Another solution: There are C(16,5) ways to select a committee of 5 members if there are no restrictions;  there are C(9,5)  [or C(10,5), in "Pink"] ways to select a committee of 5 men only; there are C(7,5)  [or C(6,5), in "Pink"] ways to select a committee of 5 women only.  Therefore, the number of ways to select a required committee is  C(16,5) - C(9,5) - C(7,5)    [or C(16,5) - C(10,5) - C(6,5), in "Pink"]. 

(3) in White or (4) in Pink:  

(b) ( x - y )^5 = C(5,0) x^5 + C(5,1) x^4 (-y) + C(5,2) x^3 y^2 + C(5,3) x^2 (-y)^3 + C(5,4) x y^4 + C(5,5) (-y)^5 = x^5 - 5 x^4 y + 10 x^3 y^2 - 10 x^2 y^3 + 5 x y^4 - y^5.

(c)  The coefficient of the term x^9 in (2-x)^19 is -2^10 C(19,9) =  -94595072.

(4)  in White and (3) in Pink: 

(a) R_1 is not reflexive since (3,3) is not in R_1; but it is symmetric.  It is not antisymmetric since (1,2) and (2,1) are in R_1 but 1 =/= 2.  The relation is transitive.

(b)  Since every integer a is divisible by itself, then the relation is reflexive.  Note that 1 is divisible by 2 but 2 is not divisible by 1, hence the relation is not symmetric.  Since 2 | (-2) and (-2) | 2 but 2 =/= -2, the relation is not antisymmetric.  It is obvious that the relation is transitive.

            (1)  (FAC) = 15 x 16^2 + 10 x 16 + 12 = 4012

            (2) The inverse of 7 modulo 26 is 15  since 15 x 7 - 4 x 26 = 1.  Multiplying both sides of the linear congruence 7x = = 4 (mod 26) by 15, we get 15 x 7x = = 15 x 4 (mod 26) or x = = 8 (mod 26).  Therefore, the solution set is S = { 8 + 26n | all n are in Z}.

            (3)  ( See some similar examples in the book)

            (4)  (The solution was given in the class)

            (5)  We use a counterexample to disprove the given statement.  Indeed, when n = 2 then ( n^2 - 1 ) = 2^2 - 1= 3, which is prime.  Thus, the statement " (n^2 - 1 ) is composite for all n >= 2 " is false. 

* Pink version:

            (1) (CAF) = 12 x 16^2 + 10 x 16 + 15 = 3247

            (2)  (The first part is the same as in the white version).  .......... the solution set is S = { 19 + 26n | all n are in Z}.

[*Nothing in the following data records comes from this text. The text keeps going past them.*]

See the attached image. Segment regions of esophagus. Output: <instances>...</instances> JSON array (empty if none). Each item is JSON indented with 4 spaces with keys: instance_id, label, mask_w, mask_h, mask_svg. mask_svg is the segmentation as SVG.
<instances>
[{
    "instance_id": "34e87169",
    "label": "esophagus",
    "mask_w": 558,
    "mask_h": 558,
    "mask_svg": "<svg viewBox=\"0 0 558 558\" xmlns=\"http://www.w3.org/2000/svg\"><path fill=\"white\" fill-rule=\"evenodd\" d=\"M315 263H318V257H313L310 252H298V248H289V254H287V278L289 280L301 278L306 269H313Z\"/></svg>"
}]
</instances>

            (4) Note that the question can be rewrite as " If  n >= 3, then ( n^2 - 1 ) is composite".  Let  p :=  " n >= 3 " and q := " ( n^2 - 1) is composite", then we show that  the implication  p ----> q is true.  There are some ways to approach the answer.  You can use one of the following:

            - Direct proof:  Suppose that n >= 3 ( this is p ),  then in the factorization  ( n^2 - 1) = (n +1 ) ( n - 1) we have  (n - 1) >= 2 and  (n +1 ) >= 2.  Therefore,  ( n^2 - 1) is composite ( this is q ).

            - Indirect proof:  We must show  that " not q ----> not p " is true , equivalently, show that " if  (n^2 -1) is prime, then n < 3".   Since  ( n^2 -1 ) = (n +1) ( n -1 ) is prime by the hypothesis, then (n - 1) = 1, hence n = 2, that is n < 3.  

            - Proof by contradiction:    Suppose that  n >=3  ( this is p ) and  ( n^2 - 1 ) is prime ( this is   not q ) we shall find a contradiction.  Since  ( n^2 - 1 ) = ( n + 1 ) ( n - 1 ) is prime by the hypothesis, then ( n - 1 ) = 1, thus n = 2, which contradicts the hypothesis that  n >= 3.  Therefore,  " (n^2 - 1) is composite for all n >= 3" is true.

            - Another proof by contradiction:  Suppose that  n >= 3 and ( n^2 - 1 ) is prime. Since n >= 3 , then ( n -1 ) and ( n + 1 ) are greater than 2, and thus ( n^2 - 1 ) = ( n + 1 ) ( n - 1 ) is composite.  This contradicts the assumption that ( n^2 - 1 ) is prime.  Therefore, ( n^2 - 1 ) is composite for all n >= 3.